Quisicosas
Por qué no quieren ser médicos
Sencillamente, estamos destrozando una profesión que nos resulta imprescindible
Es una de las carreras académicas más arduas, la formación se prolonga durante diez y quince años y se cobran 3000 euros rasos de media en el sistema público. Sencillamente, no compensa. O tienes una vocación como la de San Jerónimo en el desierto, o pasas. Ser médico era el sueño de generaciones: entrañaba prestigio, llevaba incorporado el marchamo de solidez cultural, era indispensable socialmente y garantizaba un muy «buen pasar». Ahora el médico es un funcionario mal pagado.
Es imposible que el Estado suba los sueldos mucho más, porque los presupuestos no lo aguantan, aunque se instale un régimen impositivo confiscatorio. ¿Cuál era la solución antaño? Las consultas privadas. Pero actualmente la mayor parte de las comunidades regionales obstaculizan de un modo u otro el ejercicio particular, que era una forma de ingresar dinero extra bien interesante. Sobre la limitación estatal general (está prohibido el ejercicio del médico público en los servicios de las mutuas de funcionarios –Isfas, Muface, etc–), las autonomías sobrepenalizan a los galenos de tres maneras diferentes. O mutilándoles el «complemento específico» y controlándoles el horario (Extremadura, Madrid); o castigándolos a renunciar para siempre (ojo) al llamado complemento de exclusividad (Andalucía, Galicia) o prohibiendo que los jefes de servicio trabajen al mismo tiempo en la pública y la privada (Valencia, Murcia y Aragón).

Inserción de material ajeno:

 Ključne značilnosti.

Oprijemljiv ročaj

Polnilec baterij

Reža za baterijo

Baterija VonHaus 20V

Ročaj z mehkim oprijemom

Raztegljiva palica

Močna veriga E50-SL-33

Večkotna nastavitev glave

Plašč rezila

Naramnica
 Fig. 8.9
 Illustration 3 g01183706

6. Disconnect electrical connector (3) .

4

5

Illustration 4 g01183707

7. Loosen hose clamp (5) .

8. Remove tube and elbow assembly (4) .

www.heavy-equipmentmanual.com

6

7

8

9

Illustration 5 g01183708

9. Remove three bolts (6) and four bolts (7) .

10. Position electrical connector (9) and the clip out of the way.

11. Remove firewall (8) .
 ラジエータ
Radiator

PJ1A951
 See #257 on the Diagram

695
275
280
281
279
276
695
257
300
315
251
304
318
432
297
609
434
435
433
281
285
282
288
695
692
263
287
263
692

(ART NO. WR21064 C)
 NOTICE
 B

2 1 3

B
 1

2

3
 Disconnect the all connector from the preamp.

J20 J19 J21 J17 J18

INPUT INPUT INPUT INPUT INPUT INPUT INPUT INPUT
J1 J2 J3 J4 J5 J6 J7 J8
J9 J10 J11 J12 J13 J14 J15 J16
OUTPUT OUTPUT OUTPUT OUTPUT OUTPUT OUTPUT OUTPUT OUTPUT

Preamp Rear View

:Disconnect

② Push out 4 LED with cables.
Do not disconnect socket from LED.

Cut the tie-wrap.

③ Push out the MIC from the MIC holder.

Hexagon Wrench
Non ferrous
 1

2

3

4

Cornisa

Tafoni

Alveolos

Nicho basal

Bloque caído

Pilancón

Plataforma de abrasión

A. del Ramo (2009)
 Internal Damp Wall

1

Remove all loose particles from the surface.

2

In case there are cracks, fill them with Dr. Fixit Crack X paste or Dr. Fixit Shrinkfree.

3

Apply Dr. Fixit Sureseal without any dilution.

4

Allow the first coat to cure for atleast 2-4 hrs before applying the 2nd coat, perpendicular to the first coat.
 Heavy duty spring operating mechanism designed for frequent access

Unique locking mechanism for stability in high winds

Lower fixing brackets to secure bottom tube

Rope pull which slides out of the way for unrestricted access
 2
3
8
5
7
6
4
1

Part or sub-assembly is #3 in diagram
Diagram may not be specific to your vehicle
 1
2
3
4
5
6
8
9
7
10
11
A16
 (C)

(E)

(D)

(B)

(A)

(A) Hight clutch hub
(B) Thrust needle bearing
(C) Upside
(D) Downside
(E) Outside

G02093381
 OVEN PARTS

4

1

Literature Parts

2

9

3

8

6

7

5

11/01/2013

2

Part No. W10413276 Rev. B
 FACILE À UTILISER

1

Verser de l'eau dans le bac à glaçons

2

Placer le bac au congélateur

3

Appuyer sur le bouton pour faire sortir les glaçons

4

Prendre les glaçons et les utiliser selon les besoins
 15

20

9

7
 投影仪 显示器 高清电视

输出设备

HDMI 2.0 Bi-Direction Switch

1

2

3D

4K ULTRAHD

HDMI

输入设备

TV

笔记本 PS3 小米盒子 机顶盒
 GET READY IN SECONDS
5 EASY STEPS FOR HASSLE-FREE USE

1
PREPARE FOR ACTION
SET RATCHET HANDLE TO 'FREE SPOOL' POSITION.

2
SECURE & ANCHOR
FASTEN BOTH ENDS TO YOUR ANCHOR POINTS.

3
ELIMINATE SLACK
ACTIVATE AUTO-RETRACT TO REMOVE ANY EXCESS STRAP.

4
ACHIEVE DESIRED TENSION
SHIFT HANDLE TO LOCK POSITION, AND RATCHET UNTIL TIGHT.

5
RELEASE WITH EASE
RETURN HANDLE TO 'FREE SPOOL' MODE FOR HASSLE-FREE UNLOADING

Cabría entonces preguntarse por qué los médicos prefieren la sanidad pública. Para empezar, una consulta con citas por 100 euros sólo es realista al final de una carrera con mucho prestigio. Y, si pivotas sobre las sociedades médicas, con emolumentos ridículos, no te compensa apenas. El mundo de la sanidad privada se ha rendido a las grandes compañías que buscan maximizar beneficios. Pagan cicateramente y, en sus hospitales, ahorran en personal de enfermería, servicios y recursos. Los buenos médicos acaban marchándose y son sustituidos por extranjeros a mil euros.
Sencillamente, estamos destrozando una profesión que nos resulta imprescindible. Los jóvenes brillantes prefieren ser notarios, ingenieros o fisioterapeutas. Y, naturalmente, muchos emigran. Duele en el corazón ver en la pública –como me ha pasado recientemente– profesionales monstruosamente capaces e inteligentes, en las UCIS o en los servicios especializados, de los que sabes positivamente que no tendrán ni de lejos los ingresos de un profesional liberal. ¿Cómo no van a irse fuera si en EE.UU. triplican y cuadruplican ingresos? Un médico no puede ser un tipo vestido con un pijama mal cortado, pegado con esparadrapo en lugar de botones (juro que lo he visto), que aguanta agresiones del público e importa menos que un bombero o un conductor de autobús, con permiso de tan honrosas profesiones. Un médico o un maestro son pilares de una sociedad digna.